The sustainability of community champions programmes is influenced by champions receiving appropriate recognition for their role, investment in their development, and identifying appropriate funding and resourcing. The ability to measure impact is also a key challenge to sustainability.
What next?
The community champions approach is one of many community-led approaches to improving health and wellbeing. Community-led approaches are key to making the most of the assets that exist within communities, building trust with them and better understanding their needs.
Decisions on how and where a community champions approach could benefit local communities will benefit from appropriate consideration of how the needs of those communities, or the commissioning bodies’ aims, align with the strengths and design considerations of the community champions approach. These design considerations are not only valuable in ensuring that there is a clear and agreed set of aims for the approach between the commissioner and delivery partner, but also provide an opportunity to consider future sustainability, including the ability to evolve and adapt to new and emerging needs.
To guide those decisions, we have developed a series of questions for commissioners and local decision-makers. They aim to help establish: what the current role and contribution of community-centred approaches are; how a community champion approach could contribute; and what commissioning or delivery model will support those aims.

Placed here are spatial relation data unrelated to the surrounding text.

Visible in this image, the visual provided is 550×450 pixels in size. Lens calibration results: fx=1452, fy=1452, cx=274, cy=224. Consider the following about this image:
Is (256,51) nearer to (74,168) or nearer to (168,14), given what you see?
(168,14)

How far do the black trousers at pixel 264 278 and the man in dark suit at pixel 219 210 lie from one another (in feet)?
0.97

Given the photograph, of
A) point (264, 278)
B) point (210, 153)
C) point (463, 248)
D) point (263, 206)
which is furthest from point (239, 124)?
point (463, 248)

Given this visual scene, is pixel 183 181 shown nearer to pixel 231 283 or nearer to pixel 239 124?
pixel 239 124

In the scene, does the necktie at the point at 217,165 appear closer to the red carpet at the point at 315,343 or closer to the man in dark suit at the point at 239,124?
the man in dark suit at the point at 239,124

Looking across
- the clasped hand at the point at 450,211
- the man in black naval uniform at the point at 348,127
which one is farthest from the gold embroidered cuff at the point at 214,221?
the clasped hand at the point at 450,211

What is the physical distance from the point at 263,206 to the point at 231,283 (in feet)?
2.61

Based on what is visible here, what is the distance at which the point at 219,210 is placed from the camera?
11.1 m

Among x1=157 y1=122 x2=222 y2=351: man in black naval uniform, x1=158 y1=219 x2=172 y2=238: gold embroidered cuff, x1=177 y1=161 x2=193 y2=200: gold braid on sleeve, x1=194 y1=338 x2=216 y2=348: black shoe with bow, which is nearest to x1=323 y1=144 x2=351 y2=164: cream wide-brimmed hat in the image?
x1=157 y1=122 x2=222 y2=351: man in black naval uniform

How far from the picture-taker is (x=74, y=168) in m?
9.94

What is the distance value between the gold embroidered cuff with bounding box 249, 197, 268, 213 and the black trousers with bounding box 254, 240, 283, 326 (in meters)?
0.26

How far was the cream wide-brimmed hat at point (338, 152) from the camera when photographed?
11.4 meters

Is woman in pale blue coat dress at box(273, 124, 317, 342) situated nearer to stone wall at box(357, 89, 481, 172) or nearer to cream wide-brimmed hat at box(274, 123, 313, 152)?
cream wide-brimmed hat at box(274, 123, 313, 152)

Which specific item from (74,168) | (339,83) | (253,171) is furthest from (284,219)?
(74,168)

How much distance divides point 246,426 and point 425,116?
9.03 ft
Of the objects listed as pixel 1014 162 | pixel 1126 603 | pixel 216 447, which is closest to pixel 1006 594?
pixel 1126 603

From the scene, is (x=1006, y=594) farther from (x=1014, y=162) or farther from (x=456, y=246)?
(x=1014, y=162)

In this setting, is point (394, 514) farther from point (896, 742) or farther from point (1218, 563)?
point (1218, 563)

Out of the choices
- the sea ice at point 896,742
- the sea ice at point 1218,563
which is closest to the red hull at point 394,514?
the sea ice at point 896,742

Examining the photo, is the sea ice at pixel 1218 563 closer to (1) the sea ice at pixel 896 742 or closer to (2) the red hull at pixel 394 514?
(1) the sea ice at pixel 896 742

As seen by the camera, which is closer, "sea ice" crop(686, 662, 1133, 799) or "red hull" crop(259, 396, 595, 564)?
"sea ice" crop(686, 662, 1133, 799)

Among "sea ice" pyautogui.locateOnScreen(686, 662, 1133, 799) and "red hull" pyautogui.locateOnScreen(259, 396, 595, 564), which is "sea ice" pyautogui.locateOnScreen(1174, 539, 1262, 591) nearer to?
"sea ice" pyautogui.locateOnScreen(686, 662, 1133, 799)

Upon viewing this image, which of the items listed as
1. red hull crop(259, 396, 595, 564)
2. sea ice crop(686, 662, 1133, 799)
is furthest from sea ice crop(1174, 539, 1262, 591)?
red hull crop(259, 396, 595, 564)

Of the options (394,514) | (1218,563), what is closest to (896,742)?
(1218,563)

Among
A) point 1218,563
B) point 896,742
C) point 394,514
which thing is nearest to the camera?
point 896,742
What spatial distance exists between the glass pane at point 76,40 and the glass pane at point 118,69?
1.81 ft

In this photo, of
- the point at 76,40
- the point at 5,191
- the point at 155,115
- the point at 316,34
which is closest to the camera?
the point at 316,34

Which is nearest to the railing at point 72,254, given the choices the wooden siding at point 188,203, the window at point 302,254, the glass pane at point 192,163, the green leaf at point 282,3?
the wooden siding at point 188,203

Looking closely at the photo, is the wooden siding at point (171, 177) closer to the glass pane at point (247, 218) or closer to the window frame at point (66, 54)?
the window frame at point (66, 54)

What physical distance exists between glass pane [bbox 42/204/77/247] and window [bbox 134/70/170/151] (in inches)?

Within the context of financial pressures and increased demand in NHS organisations and local authorities there is a real risk of community-centred approaches being deprioritised or marginalised. Yet, as our research highlights, during the Covid-19 pandemic, community-centred approaches played a vital role in minimising the health and social impact of the pandemic. It is therefore important that leaders of integrated care systems, local authorities and public health embed the role of community-led approaches in key strategies and plans. This will ensure the continued contribution and support of community-centred approaches in building community engagement and trust, and help to better meet the health and wellbeing needs of communities, as well as potential future health threats.